DOI: http://dx.doi.org/10.21470/1678-9741-2018-0607

Inflammatory Biomarkers in Cardiac Surgery and the Suggestion of an Editors' Heart Team

Paulo Roberto B. EvoraI; Bruno PinheiroII; Domingo M. BraileIII

IEditor-in-Chief Interim - BJCVS Faculdade de Medicina de Ribeirão Preto da Universidade de São Paulo (FMRP-USP), Ribeirão Preto, SP, Brazil
IIAssociate Editor - BJCVS Hospital Santa Genoveva, Goiânia, GO, Brazil
IIIEditor-in-Chief - BJCVS Faculdade de Medicina de São José do Rio Preto (FAMERP), São José do Rio Preto, SP, Brazil and Universidade de Campinas (UNICAMP), Campinas, SP, Brazil


BJCVS Highlight

Based on the ultrasensitive C-reactive protein (us-CRP) behavior, Abrantes et al.[1] analyzed the inflammation resulting from myocardial revascularization techniques with (on-pump coronary artery bypass grafting - ONCAB) and without (off-pump coronary artery bypass grafting - OPCAB) cardiopulmonary bypass. The authors concluded that there was an increase in us-CRP in the postoperative period compared to the preoperative period. This increase occurred in all moments assessed postoperatively. There was no difference in the us-CRP behavior between the two myocardial revascularization techniques[1].

Despite the unexpected result in differentiating the two coronary artery bypass grafting techniques, the importance of the inflammatory reaction triggered by cardiopulmonar bypass is always a contradictory subject. One has the impression that the issue is overestimated, considering the incidence of systemic inflammatory response syndrome (SIRS) in the milieu of cardiac surgery[2]. The search for biomarkers of inflammation is a constant concern, especially considering the cost-benefit ratio. In this regard, cytokine dosage is not justified in clinical and surgical practice.

In the search for markers of the inflammatory reaction, the chemiluminescence dosage of the stable nitric oxide (nitrite and nitrate-NOx) products, although low cost, was not relevant[3]. Still taking into account the nitric oxide release pathway, the determination of cyclic guanosine monophosphate (cGMP) could be more sensitive, but the methodology is expensive and difficult to apply in the operating room. Thus, the tendency to search for an inexpensive and easy-to-use biomarker is observed, increasing interest in "old biomarkers" such as C-reactive protein, neutrophil-to-lymphocyte ratio (NLR) and platelet-to-lymphocyte ratio (PLR). This trend may be noted in recent publications in the Brazilian Journal of Cardiovascular Surgery (BJCVS)[4].
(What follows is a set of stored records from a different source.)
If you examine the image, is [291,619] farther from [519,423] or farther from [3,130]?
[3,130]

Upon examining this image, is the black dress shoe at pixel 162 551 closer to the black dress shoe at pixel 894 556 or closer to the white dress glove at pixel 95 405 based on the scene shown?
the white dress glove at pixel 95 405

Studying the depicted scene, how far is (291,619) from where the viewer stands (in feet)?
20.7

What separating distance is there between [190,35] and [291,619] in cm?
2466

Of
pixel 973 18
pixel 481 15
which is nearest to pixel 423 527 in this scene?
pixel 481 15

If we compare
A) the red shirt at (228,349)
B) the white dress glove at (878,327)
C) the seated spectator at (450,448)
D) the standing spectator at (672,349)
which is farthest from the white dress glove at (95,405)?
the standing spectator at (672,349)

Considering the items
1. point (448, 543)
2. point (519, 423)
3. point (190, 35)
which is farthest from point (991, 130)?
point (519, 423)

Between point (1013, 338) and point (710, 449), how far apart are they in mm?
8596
NLR is a new addition to the long list of these inflammatory markers. NLR, which is calculated from complete blood count with differential, is an inexpensive, easy to obtain and widely available marker of inflammation, which can aid in the risk stratification of patients with various cardiovascular diseases, in addition to the traditionally used markers. Recently, NLR has been reported as a prognostic marker for the outcome from coronary artery bypass grafting[5].

Despite being a non-specific marker of inflammation, C-reactive protein (CRP) and alkaline phosphatase are routinely measured by hospital laboratories and therefore would be useful in cardiac surgery. Also, neutrophil/lymphocyte (N/L) and platelet/lymphocyte (P/L) ratios have become useful inflammatory biomarkers. Aldemir et al.[6] showed a significant increase in total leukocyte and neutrophil counts and N/L ratio and a decrease in lymphocyte counts were observed at all time points after surgery in both groups. N/L ratio was significantly higher in the with cardiopulmonary bypass (CPB) group compared to the OPCAB group on the first postoperative day, but this difference disappeared on the fifth postoperative day.
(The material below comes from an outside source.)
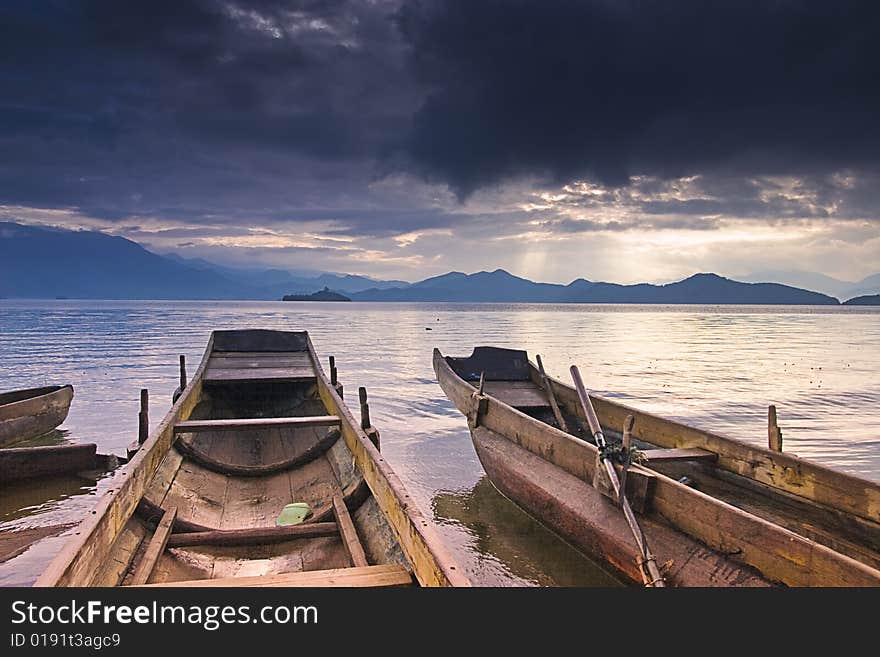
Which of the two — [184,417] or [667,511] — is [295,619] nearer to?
[667,511]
Elevated CRP levels have been associated with severe adverse cardiac events, including death. However, the causal association of CRP with atherogenesis is less clear, and there are data suggesting that it is a bystander rather than a true risk factor. It is importante to note that CRP levels decrease in response to anti-inflammatory agents, making it useful for monitoring the efficacy of new anti-inflammatory drugs. The erythrocyte sedimentation rate and CPR analyses are the oldest markers of inflammation and acute myocardial infarction and are still useful in clinical practice[7].
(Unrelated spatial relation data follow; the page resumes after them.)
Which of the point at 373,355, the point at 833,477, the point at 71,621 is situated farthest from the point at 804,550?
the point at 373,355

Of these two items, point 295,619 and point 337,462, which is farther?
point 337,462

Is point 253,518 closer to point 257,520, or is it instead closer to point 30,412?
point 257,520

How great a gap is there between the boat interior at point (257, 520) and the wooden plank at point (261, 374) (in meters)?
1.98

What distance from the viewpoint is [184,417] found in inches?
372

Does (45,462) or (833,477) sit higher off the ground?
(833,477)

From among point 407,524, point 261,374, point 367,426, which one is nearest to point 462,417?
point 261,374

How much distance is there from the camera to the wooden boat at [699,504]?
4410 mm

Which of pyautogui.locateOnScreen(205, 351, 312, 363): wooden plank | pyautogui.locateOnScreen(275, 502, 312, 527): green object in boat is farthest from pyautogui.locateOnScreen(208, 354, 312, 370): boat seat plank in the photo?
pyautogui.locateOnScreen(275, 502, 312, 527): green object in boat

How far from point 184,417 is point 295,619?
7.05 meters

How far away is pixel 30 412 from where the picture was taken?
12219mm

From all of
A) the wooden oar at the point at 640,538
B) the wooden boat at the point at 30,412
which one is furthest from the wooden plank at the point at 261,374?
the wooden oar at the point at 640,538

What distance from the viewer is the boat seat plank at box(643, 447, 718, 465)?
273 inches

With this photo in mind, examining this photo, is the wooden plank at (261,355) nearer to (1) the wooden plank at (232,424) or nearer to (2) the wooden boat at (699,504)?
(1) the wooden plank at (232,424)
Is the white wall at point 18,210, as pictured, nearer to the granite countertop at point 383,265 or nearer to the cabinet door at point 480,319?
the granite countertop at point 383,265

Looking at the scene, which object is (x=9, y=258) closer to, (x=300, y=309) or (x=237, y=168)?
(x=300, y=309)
In 1930, Tillet and Francis published the first report on the occasional discovery of CRP. In 1943, the first clues to the possible connection between CRP and atherothrombotic events were described by Lofstrom and later by Kroop[1]. Looking at the "eternal pursuit" of credible and economically viable markers, are not we "going back to the past"? The current data is suggestive...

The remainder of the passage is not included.